PAGE EXTRACT
§ §
That said, the service runs itself quite happily on its own (I've gone for months without touching any "live" code) so the odds are very good that Tarsnap users would have plenty of time to download their data between "email goes out announcing bus hit and account balances get refunded" and "service shuts down".

I intend to solve the bus-factor issue once Tarsnap gets larger, but right now it's not financially feasible to bring someone else in.

Just to note, I've had very good results with tarsnap, thanks cperciva!

I'm hoping that the results are made public they'll be anonymised at least somewhat.

As a software development company, all of our code is in a git repository that has a remote on a VPS. Our documents are primarily Google docs. Important docs are checked into git.

Nothing we have locally that is important is not also at some remote location.

I assume you are using git to manage your home directory. I use gibak[1] for the same(built on top of git). Out of curiosity, what is your setup like?
§ §
DATASET EXTRACT
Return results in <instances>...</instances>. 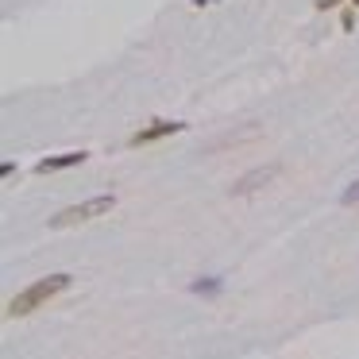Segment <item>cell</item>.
§ §
WRITTEN PROBLEM A
From the Tarsnap thread, reproduce word for word the passage that begins with the words containing "I intend to" and ends with "tarsnap, thanks cperciva!".
WRITTEN PROBLEM B
Answer these questions from the Tarsnap thread, one per line:
(i) What would Tarsnap users likely have plenty of time to do before the service shuts down?
(ii) Where does the software development company check in its important docs?
(iii) What tool built on top of git does one poster use?

RESPONSE A
I intend to solve the bus-factor issue once Tarsnap gets larger, but right now it's not financially feasible to bring someone else in.

Just to note, I've had very good results with tarsnap, thanks cperciva!

RESPONSE B
(i) Download their data
(ii) Into git
(iii) gibak